Wie door de zalen van het Stedelijk Museum loopt, ziet een keur aan portretten. Bekende en onbekende gezichten. Vaak schraal geschilderd, met druipende terpentijn. Of reeksen gezichten, in gewassen pentekening, met een aantal vervloeiende lijnen, alsof de mascara uitloopt, waar vrouwen altijd zo beducht voor zijn. Marlene Dumas noemt zichzelf het liefst een ‘action painter’. Ze werkt altijd ’s nachts in haar atelier, in het schemerdonker. Hurkend boven een vel papier. Of met brede armgebaren zwaaiend naar het grote lege doek. Iedere keer weer een moment van opperste concentratie. Voor Dumas is een beeld af als zij de fysieke en mentale concentratie verliest. Ze werkt het liefst met grote kwasten, dit in tegenstelling tot Luc Tuymans die precies weet waar hij begint en eindigt.

Voor Dumas is werken met verf of inkt, even avontuurlijk als voor haar dochtertje Helene. De uitkomst is altijd ongewis. Ze creëert bewust het toeval. Met dit toeval streeft ze naar de imperfectie. Ze probeert vanuit enkele armbewegingen de inkt te verdelen met het water op het papier. Het zwart druipt naar beneden als een stortvloed van tranen. Dumas speelt een geraffineerd spel met lijnen, waterwassingen en kleuren. Soms bikkelhard in aansluiting op haar onderwerpen: zoals Stern, de dode Ulrike Meinhof (van de Rote Armee Fraction) nadat zij met een strop om haar hals dood in haar cel werd gevonden.

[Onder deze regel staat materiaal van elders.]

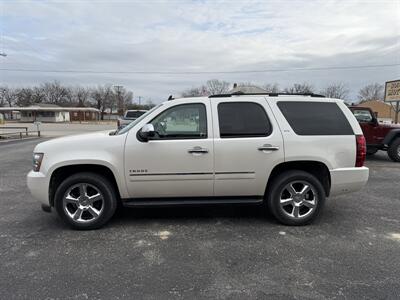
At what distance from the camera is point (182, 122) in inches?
178

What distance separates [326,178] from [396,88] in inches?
1194

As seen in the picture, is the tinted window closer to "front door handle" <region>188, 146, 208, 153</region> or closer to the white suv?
the white suv

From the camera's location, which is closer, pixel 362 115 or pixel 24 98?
pixel 362 115

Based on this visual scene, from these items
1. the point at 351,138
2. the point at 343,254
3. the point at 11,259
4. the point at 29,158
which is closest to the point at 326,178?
the point at 351,138

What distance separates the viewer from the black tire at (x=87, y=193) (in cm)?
439

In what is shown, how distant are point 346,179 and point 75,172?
3.87 meters

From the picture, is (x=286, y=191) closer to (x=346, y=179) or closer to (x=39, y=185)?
(x=346, y=179)

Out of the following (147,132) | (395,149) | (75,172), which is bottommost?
(395,149)

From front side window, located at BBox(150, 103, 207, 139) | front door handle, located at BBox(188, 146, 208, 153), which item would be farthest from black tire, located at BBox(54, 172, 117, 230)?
front door handle, located at BBox(188, 146, 208, 153)

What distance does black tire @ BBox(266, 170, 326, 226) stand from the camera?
4.56 m

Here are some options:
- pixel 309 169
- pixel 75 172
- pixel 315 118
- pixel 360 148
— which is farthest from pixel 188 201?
pixel 360 148

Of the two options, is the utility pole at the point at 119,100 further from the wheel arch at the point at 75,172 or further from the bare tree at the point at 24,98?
the wheel arch at the point at 75,172

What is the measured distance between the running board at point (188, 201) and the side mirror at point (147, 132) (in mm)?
891

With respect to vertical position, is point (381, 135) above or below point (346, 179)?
above
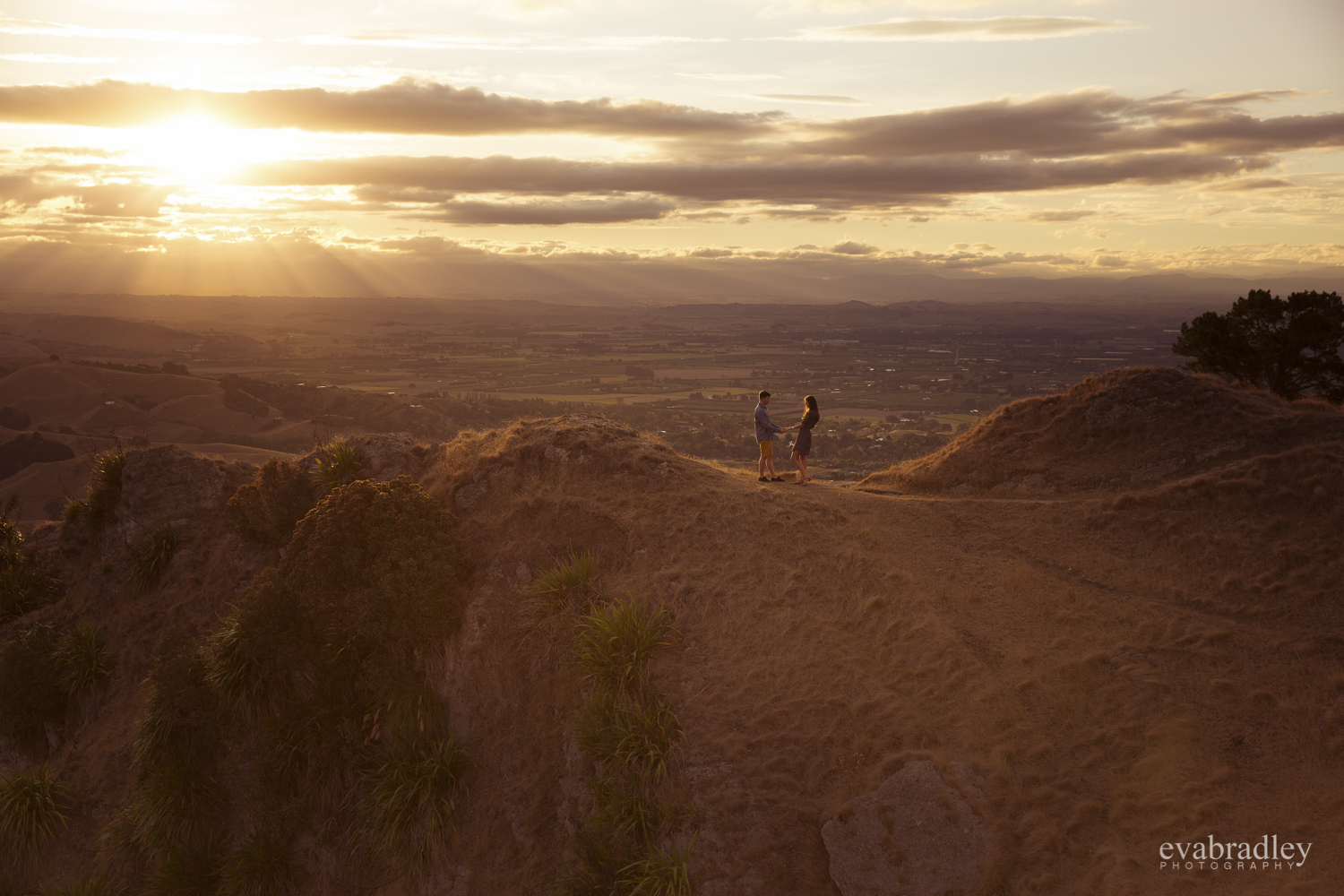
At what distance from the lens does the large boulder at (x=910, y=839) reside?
9055mm

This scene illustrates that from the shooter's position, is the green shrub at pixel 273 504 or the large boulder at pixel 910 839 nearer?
the large boulder at pixel 910 839

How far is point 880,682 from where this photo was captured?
11312 millimetres

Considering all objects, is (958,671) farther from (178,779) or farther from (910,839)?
(178,779)

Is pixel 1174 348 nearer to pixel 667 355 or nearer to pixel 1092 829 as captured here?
pixel 1092 829

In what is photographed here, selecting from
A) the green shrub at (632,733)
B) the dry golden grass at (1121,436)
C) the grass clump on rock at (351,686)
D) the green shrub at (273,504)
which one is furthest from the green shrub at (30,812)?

Of omfloerst, zoals in het schilderij Schaammeisje uit 1991, waar een jong meisje in een opbollend rood tuniek, mogelijk met een zwangere buik, en gekromde benen gelaten naar de grond staart. Alsof haar doodvonnis is getekend. Een prachtig kunstwerk dat naar mijn idee een betere plaats had verdiend op de expositie.

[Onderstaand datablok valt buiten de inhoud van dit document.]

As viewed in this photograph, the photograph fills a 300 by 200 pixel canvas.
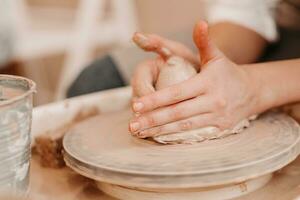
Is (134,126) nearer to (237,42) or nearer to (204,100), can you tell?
(204,100)

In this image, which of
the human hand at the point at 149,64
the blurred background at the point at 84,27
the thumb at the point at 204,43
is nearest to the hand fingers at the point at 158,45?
the human hand at the point at 149,64

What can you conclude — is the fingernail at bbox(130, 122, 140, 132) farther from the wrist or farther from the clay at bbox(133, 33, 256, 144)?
the wrist

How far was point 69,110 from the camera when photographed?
1.16 metres

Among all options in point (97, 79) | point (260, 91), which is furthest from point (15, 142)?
point (97, 79)

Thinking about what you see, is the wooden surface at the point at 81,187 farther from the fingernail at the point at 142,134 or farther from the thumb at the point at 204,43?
the thumb at the point at 204,43

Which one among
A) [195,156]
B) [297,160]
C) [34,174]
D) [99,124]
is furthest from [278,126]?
[34,174]

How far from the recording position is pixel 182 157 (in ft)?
2.71

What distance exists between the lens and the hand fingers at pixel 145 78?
0.97 meters

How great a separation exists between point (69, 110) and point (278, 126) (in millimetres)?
460

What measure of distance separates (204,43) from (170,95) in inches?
4.3

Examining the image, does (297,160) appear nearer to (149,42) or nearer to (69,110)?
(149,42)

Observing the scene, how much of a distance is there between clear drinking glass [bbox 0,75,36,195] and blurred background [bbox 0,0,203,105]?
1.59m

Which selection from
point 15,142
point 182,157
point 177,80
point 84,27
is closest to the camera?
point 15,142

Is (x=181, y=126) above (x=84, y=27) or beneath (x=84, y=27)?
above
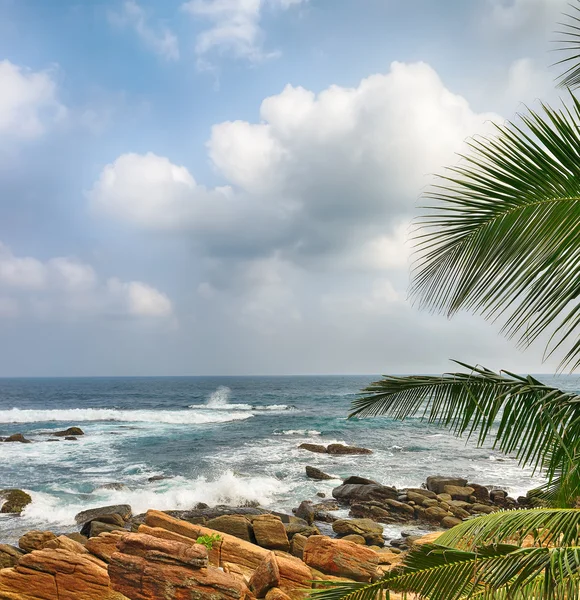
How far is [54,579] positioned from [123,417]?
48010mm

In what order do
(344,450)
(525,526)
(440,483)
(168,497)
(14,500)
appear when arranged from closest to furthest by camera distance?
(525,526)
(14,500)
(168,497)
(440,483)
(344,450)

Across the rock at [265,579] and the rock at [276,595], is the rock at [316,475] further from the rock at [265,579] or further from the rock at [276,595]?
the rock at [276,595]

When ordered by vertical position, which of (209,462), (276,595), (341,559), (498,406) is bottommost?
(209,462)

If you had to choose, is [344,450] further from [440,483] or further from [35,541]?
[35,541]

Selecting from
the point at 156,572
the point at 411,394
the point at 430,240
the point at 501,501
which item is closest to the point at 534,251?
the point at 430,240

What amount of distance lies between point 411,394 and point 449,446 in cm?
3330

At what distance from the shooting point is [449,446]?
34.5m

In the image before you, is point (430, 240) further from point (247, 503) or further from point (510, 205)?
point (247, 503)

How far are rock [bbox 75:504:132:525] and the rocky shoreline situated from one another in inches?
1.3

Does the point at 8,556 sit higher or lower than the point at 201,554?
lower

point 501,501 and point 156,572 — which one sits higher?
point 156,572

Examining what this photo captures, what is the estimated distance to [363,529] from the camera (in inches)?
602

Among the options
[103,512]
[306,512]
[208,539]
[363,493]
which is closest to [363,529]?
[306,512]

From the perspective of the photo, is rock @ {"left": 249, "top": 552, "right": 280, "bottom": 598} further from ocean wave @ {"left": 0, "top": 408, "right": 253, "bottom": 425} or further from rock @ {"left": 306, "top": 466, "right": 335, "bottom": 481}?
ocean wave @ {"left": 0, "top": 408, "right": 253, "bottom": 425}
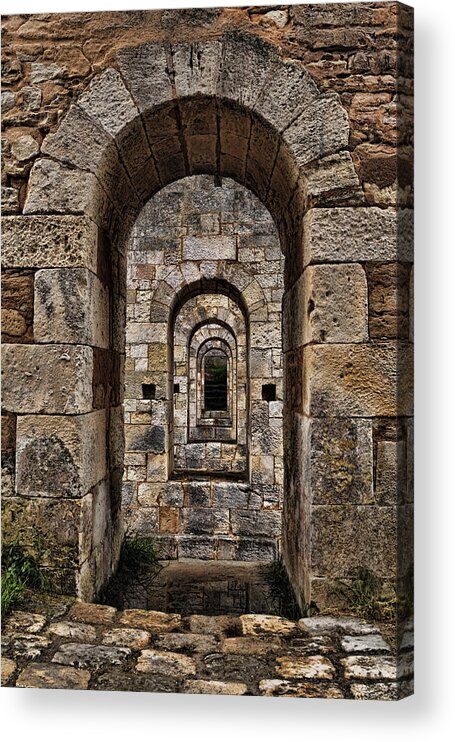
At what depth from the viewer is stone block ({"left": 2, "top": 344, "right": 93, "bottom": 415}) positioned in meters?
3.13

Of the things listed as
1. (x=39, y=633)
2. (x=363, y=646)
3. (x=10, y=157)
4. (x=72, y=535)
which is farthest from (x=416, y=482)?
(x=10, y=157)

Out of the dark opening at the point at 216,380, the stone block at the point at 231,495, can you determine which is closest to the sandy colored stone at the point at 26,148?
the stone block at the point at 231,495

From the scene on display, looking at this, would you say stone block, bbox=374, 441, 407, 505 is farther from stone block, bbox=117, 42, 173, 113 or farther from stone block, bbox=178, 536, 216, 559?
stone block, bbox=178, 536, 216, 559

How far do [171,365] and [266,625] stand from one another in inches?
214

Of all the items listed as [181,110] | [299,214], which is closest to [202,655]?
[299,214]

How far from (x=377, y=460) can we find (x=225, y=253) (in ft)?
17.2

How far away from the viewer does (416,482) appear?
2914 millimetres

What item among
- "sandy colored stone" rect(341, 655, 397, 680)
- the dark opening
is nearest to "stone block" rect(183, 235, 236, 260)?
"sandy colored stone" rect(341, 655, 397, 680)

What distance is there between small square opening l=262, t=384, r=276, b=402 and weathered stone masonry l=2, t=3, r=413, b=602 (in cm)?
453

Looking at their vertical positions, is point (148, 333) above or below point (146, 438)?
above

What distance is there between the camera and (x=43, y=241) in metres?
3.14

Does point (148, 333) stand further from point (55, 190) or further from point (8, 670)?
point (8, 670)

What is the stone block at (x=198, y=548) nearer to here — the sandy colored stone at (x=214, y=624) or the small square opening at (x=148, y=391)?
the small square opening at (x=148, y=391)

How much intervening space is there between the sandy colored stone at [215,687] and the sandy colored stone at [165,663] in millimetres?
45
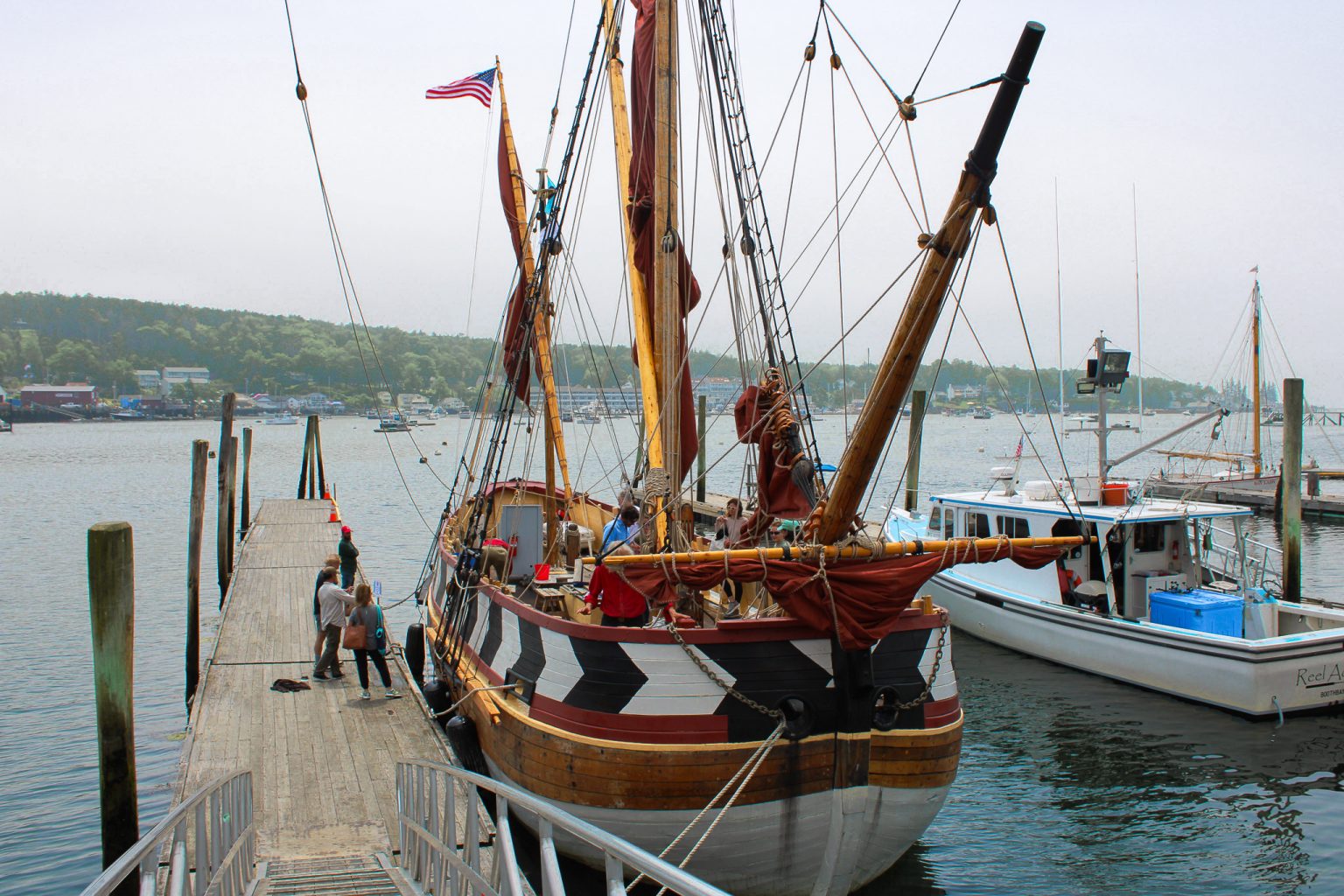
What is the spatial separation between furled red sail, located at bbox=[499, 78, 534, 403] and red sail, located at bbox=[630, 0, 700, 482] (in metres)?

Het grote overzicht in Amsterdam (16 zalen boven, met een begin in de Appel zaal beneden), dat als retrospectief wordt gepresenteerd, in samenwerking met twee buitenlandse musea, waaronder the Tate Modern in Londen, heeft lang op zich laten wachten. Inmiddels is Dumas gelauwerd over de hele wereld en exposeerde zij op talloze grote evenementen als de Documenta in Kassel en de Biënnale in Venetië. Het is opmerkelijk en verrassend dat veel kunstpausen, onder wie Chris Dercon, Rudi Fuchs en Jan Hoet haar, na haar studietijd aan de Ateliers ’63, vooruit schoven in het internationale circuit. Er ontstond binnen de kortste keren een springplank naar de gerenommeerde galerieën, musea en verzamelaars in binnen- en buitenland.

Terwijl Dumas in Nederland mondjesmaat te zien was in haar eigen galerie Paul Andriesse, ontsteeg zij de Amsterdamse kunstkringen voorgoed. Dat heeft haar artistieke ontwikkeling tot olympische hoogte opgestuwd maar haar werk ook onder druk gezet. Elk succes eist een tol. Van Japan tot Texas moest zij in korte tijd voldoende werk leveren dat ook verkoopbaar was. En verhandelbaar. Ze nam twee studiomanagers in dienst. Opeens werd Dumas een speelbal van belangen die het zuivere artistieke handwerk ontstijgen. Natuurlijk verdiende ze ruimschoots genoeg. Maar de internationale kunstwereld verdiende het tien tot honderdvoudige aan haar. Dat waren de perverse prikkels van de kunstmarkt.

Zelfs haar eigen galeriehouder Andriesse hield een kunstmatige rangorde in stand. Niet iedereen met geld kon een Marlene Dumas kopen. De geprivilegieerde musea in New York en de gerespecteerde verzamelaar in Londen gingen voor. Commerciële motieven kregen de overhand.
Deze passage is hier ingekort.